_SUPPLIED DATA:_
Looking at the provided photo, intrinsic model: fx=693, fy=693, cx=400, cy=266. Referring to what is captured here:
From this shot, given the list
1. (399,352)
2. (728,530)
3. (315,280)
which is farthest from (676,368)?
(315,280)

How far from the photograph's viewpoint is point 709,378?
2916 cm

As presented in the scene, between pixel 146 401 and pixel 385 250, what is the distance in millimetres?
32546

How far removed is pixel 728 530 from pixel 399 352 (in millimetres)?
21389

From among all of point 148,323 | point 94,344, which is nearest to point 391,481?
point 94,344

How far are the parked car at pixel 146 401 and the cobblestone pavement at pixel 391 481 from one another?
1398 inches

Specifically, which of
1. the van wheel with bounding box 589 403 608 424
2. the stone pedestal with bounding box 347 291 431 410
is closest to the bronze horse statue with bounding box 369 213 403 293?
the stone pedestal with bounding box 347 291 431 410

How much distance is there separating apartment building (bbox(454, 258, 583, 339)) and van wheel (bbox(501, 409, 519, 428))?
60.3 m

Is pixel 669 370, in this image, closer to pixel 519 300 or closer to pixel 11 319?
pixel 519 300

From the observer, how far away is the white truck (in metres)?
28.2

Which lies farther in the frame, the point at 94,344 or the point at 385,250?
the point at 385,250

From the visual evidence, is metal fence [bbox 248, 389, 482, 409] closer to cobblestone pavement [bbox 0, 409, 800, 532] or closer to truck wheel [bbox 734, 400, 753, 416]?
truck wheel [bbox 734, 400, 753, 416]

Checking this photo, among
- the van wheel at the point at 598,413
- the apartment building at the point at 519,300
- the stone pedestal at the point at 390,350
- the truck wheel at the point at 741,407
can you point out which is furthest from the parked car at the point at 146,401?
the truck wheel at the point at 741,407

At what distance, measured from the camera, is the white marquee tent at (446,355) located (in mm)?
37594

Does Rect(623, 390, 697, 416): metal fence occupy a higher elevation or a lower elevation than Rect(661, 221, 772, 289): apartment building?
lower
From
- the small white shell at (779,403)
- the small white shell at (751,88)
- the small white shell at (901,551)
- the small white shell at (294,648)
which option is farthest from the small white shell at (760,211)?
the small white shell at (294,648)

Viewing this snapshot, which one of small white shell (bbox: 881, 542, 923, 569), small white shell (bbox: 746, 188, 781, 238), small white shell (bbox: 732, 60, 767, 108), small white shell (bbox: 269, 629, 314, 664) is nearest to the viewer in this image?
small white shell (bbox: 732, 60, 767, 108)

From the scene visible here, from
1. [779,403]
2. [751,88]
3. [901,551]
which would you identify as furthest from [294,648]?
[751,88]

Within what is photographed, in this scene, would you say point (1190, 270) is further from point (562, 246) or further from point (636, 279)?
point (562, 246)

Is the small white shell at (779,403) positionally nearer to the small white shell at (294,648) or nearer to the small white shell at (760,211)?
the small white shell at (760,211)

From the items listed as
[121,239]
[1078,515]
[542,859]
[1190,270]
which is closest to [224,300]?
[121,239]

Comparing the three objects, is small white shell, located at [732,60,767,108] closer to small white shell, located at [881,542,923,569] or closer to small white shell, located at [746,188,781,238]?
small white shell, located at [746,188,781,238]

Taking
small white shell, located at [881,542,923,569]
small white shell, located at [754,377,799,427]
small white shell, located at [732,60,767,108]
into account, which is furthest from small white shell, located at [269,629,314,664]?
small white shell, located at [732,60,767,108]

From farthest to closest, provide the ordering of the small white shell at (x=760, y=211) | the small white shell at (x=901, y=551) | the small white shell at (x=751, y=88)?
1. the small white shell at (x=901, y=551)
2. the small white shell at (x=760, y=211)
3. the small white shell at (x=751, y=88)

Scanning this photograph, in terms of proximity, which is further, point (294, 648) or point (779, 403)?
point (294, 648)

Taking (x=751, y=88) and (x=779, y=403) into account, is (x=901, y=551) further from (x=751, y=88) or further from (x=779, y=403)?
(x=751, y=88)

_STATED GOAL:_ Copy out everything from the start of the entries down to the line containing "1398 inches", both lines included and with each entry's wording kept as it is. Raise every number in the answers, whether a pixel coordinate or a distance, by 114.

_ANSWER:_
Looking at the provided photo, intrinsic model: fx=693, fy=693, cx=400, cy=266. Referring to what is captured here:
From this shot, given the list
1. (399,352)
2. (728,530)
3. (315,280)
which is farthest from (676,368)?
(429,394)

How far from the photograph's viewpoint is point 709,378?
3030 cm

As presented in the scene, between pixel 146 401 and pixel 385 250, what is the distance in millimetres?
32660

How far removed is pixel 728 530 from pixel 399 352 (in millimetres)?
21503

From among all of point 148,323 | point 94,344, which is nearest to point 391,481?
point 208,458

How far are the parked car at pixel 146 401 and the cobblestone pavement at pixel 391 481 from one another?
1512 inches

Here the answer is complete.